Initially, while defendant purportedly waived his right to appeal, the postrelease supervision issue relates to the voluntariness of defendant's plea and, thus, survives any appeal waiver (see People v. Seaberg, 74 N.Y.2d 1, 10, 543 N.Y.S.2d 968, 541 N.E.2d 1022 [1989];  People v. Rucker, 67 A.D.3d 1126, 1127, 888 N.Y.S.2d 313 [2009] ).   Nor was defendant required to raise it in his motion to vacate the plea, as preservation of the issue by postallocution motion is not required (see People v. Boyd, 12 N.Y.3d 390, 393, 880 N.Y.S.2d 908, 908 N.E.2d 898 [2009];  People v. Louree, 8 N.Y.3d 541, 545-546, 838 N.Y.S.2d 18, 869 N.E.2d 18 [2007];  People v. Rucker, 67 A.D.3d at 1127, 888 N.Y.S.2d 313 n).

 Turning to the merits, for a guilty plea to be knowing, voluntary and intelligent, “a defendant must be informed of the direct consequences of the plea” (People v. Hill, 9 N.Y.3d 189, 191, 849 N.Y.S.2d 13, 879 N.E.2d 152 [2007], cert. denied --- U.S. ----, 128 S.Ct. 2430, 171 L.Ed.2d 257 [2008] ).   Those consequences include a term of mandatory postrelease supervision and, thus, “a defendant pleading guilty to a determinate sentence must be aware of the postrelease supervision component of that sentence in order to knowingly, voluntarily and intelligently choose among alternative courses of action, [and] the failure of a court to advise of postrelease supervision requires reversal of the conviction” (People v. Catu, 4 N.Y.3d 242, 245, 792 N.Y.S.2d 887, 825 N.E.2d 1081 [2005];  see People v. Hill, 9 N.Y.3d at 191, 849 N.Y.S.2d 13, 879 N.E.2d 152;  People v. Thomas, 68 A.D.3d 1445, 1446-1447, 891 N.Y.S.2d 507 [2009] ).   In order to satisfy the demands of due process, a defendant must be aware of not only the existence of the postrelease supervision component to a sentence, but also the promised or potential duration of that component if a negotiated sentence is a part of the plea agreement (see People v. Thomas, 68 A.D.3d at 1446-1447, 891 N.Y.S.2d 507;  People v. Miller, 62 A.D.3d 1047, 1048, 878 N.Y.S.2d 489 [2009];  People v. Rivera, 51 A.D.3d 1267, 1269-1270, 858 N.Y.S.2d 825 [2008];  People v. Boyd, 51 A.D.3d 325, 327-328, 856 N.Y.S.2d 71 [2008], mod. on other grounds 12 N.Y.3d 390, 880 N.Y.S.2d 908, 908 N.E.2d 898 [2009];  cf. People v. Cullen, 62 A.D.3d 1155, 1156-1157, 880 N.Y.S.2d 211 [2009], lv. denied 13 N.Y.3d 795, 887 N.Y.S.2d 544, 916 N.E.2d 439 [2009] ).   In this case, County Court made a specific sentencing commitment, but mentioned postrelease supervision only once during the plea colloquy and failed to promise a specific term of postrelease supervision or specify the permissible range thereof.   Accordingly, reversal is required under the facts presented (see People v. Rivera, 51 A.D.3d at 1269-1270, 858 N.Y.S.2d 825;  cf. People v. Cullen, 62 A.D.3d at 1156-1157, 880 N.Y.S.2d 211).2

Defendant's remaining arguments have been rendered academic in light of the foregoing.

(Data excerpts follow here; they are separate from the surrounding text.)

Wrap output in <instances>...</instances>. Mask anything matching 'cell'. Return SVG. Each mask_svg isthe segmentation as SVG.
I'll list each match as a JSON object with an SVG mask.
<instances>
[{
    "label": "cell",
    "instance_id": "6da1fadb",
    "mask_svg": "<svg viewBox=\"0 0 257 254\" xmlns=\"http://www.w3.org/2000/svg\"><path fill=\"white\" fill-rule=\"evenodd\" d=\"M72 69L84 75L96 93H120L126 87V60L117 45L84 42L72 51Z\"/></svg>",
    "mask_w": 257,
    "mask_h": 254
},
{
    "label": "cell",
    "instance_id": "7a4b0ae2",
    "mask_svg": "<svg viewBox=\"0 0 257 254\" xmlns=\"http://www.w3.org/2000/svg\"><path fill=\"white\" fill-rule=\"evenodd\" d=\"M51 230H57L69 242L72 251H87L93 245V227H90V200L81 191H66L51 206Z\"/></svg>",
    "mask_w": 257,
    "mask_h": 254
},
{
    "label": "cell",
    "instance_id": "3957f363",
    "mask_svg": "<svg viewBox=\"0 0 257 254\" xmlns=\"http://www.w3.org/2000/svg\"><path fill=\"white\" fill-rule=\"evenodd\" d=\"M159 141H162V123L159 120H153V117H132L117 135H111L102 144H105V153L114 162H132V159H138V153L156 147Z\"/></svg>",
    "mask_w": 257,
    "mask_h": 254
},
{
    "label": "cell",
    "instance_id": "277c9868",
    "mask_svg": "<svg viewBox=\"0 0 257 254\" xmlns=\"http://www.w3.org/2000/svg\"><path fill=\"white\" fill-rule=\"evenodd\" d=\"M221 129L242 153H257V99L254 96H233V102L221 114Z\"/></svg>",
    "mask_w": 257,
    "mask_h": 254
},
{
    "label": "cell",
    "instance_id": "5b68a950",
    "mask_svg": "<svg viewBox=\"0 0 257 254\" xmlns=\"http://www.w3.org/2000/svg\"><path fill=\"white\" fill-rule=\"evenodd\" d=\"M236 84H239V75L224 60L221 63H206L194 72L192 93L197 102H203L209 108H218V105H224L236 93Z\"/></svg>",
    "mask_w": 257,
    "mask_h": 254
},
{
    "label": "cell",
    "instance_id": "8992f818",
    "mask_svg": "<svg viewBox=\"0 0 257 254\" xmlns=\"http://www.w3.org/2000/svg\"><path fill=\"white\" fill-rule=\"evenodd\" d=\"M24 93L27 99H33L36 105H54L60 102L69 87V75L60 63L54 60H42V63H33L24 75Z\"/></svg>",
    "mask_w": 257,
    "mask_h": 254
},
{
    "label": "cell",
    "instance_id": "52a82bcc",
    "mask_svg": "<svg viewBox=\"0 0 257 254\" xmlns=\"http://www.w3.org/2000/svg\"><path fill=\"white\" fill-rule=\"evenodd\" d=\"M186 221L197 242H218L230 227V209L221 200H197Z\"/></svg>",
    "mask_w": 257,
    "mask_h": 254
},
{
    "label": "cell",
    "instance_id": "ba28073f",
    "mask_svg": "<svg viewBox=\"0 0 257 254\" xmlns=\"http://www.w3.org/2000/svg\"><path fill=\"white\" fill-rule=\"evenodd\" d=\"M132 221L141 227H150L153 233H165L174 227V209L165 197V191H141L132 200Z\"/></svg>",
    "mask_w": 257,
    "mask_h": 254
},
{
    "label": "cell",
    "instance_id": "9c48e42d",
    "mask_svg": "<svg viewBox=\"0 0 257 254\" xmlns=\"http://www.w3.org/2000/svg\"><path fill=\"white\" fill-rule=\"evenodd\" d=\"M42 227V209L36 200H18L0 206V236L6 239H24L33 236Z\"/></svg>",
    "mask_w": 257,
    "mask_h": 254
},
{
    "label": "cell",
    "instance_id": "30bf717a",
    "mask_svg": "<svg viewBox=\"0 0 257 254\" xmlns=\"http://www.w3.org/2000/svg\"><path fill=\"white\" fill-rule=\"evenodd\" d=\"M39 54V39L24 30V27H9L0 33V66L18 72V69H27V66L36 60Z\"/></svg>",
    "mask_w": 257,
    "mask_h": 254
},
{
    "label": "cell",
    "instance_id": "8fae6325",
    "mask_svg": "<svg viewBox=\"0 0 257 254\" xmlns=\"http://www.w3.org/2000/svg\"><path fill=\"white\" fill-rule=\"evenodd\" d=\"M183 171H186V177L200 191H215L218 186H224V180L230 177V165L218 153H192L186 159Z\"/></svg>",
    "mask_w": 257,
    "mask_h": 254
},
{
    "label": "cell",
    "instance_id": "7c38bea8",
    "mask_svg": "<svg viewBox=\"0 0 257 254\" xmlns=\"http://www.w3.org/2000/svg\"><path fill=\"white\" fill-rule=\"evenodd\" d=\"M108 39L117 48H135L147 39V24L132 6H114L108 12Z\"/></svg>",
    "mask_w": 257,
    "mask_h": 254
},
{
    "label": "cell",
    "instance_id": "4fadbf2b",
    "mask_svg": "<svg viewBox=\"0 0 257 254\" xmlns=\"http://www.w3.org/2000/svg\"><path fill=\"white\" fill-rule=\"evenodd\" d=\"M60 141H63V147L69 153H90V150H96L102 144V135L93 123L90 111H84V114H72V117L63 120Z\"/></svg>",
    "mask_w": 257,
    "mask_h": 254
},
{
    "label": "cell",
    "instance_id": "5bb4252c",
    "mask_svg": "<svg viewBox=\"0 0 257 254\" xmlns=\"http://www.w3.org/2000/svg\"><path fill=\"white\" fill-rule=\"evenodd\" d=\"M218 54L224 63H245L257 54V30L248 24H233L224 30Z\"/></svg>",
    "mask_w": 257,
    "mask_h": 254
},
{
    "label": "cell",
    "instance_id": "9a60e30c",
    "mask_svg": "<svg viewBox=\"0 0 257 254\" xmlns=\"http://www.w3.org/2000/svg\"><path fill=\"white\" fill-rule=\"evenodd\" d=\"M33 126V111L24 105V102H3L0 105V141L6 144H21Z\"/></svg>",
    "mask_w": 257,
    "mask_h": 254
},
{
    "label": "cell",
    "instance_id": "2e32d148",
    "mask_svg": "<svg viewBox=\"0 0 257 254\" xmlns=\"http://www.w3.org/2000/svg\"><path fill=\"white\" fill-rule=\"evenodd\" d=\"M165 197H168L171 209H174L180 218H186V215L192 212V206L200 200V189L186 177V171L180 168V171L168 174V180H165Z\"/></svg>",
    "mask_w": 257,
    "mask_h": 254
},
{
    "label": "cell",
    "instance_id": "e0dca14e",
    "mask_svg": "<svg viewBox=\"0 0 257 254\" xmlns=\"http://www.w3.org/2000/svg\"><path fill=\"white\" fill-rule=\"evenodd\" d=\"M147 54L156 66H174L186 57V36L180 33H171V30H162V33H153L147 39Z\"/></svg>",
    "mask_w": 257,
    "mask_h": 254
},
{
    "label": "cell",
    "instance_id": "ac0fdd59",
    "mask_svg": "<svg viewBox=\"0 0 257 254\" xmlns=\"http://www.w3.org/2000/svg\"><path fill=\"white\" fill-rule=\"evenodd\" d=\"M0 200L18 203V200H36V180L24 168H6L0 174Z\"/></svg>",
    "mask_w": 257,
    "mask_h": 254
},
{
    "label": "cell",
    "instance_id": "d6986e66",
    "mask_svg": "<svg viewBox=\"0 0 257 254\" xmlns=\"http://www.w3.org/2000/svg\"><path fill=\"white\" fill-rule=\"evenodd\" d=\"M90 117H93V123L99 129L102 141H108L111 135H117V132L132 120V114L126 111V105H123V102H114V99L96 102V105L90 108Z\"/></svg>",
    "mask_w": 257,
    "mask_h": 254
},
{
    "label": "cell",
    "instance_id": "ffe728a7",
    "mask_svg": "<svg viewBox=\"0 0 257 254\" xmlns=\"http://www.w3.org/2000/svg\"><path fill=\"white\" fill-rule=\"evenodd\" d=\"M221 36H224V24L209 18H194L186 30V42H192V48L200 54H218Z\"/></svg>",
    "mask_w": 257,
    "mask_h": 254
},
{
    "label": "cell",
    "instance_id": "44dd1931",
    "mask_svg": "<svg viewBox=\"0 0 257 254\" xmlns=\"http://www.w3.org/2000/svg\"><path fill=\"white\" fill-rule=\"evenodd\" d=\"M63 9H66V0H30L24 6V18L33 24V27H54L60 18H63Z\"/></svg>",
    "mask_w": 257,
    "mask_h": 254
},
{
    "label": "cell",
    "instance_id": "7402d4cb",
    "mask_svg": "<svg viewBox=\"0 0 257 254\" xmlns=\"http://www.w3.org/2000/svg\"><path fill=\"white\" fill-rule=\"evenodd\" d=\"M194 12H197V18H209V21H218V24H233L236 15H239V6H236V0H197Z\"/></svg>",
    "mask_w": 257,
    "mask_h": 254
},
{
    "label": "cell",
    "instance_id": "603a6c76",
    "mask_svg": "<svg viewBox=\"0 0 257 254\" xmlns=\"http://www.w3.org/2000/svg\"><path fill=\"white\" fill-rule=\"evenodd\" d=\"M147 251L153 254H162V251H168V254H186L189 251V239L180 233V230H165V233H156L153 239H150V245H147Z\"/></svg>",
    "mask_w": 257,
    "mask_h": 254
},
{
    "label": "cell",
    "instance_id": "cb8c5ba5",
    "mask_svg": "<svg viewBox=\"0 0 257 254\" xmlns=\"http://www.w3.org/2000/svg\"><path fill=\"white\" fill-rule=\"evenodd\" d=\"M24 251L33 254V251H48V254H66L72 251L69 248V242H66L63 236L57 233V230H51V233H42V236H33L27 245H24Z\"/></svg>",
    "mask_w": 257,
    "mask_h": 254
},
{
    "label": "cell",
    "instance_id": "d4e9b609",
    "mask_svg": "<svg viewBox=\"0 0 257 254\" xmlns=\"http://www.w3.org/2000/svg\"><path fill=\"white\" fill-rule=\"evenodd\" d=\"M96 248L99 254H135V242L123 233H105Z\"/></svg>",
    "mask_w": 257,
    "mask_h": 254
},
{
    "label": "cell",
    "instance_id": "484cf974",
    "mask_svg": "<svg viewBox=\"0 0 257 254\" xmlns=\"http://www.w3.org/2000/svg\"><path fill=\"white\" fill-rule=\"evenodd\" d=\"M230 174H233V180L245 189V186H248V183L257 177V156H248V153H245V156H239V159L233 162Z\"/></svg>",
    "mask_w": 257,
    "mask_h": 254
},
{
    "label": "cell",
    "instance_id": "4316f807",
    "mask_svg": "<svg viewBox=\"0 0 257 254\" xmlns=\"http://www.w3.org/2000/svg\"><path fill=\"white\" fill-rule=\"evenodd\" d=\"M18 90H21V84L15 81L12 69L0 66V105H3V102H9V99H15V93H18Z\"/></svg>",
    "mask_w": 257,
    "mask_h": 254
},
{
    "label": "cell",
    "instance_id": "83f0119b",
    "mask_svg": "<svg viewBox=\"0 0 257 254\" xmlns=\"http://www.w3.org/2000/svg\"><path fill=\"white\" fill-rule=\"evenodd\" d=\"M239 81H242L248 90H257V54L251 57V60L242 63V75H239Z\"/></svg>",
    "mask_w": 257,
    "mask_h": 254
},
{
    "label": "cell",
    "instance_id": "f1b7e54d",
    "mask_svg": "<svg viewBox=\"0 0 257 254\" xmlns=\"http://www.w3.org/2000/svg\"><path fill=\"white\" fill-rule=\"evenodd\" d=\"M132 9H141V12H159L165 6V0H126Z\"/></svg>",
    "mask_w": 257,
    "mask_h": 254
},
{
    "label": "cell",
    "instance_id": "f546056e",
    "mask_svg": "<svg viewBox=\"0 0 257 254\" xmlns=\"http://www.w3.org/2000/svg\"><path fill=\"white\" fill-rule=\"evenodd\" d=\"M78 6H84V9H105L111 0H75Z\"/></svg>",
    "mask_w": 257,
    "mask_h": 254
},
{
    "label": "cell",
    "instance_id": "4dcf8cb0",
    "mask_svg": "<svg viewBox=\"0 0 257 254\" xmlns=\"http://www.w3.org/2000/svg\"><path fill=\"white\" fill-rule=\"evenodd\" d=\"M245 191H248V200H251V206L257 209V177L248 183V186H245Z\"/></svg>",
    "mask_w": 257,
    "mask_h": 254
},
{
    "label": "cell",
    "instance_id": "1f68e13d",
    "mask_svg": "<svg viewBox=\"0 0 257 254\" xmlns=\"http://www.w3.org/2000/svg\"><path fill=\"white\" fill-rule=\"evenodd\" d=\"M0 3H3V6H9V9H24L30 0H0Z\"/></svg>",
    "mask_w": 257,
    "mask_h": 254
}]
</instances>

ORDERED that the judgment is reversed, on the law, plea vacated, and matter remitted to the County Court of Sullivan County for further proceedings not inconsistent with this Court's decision.


1.   The People requested that defendant's convictions be reduced to the lesser crimes of rape in the first degree and criminal sexual act in the first degree in order to render determinate prison sentences legally permissible (see Penal Law §§ 70.00, 70.02, 70.80[3], [6], [7] [b] ).  County Court did not explicitly rule on that motion at sentencing, but nevertheless imposed determinate prison terms on both counts and later issued an order amending the uniform sentence and commitment to reflect convictions upon the lesser charges.

2.   Contrary to the People's argument, Penal Law § 70.85 will not save the judgment of conviction here, as County Court failed to specify the term of postrelease supervision during the plea colloquy (see People v. Rucker, 67 A.D.3d at 1127-1128, 888 N.Y.S.2d 313).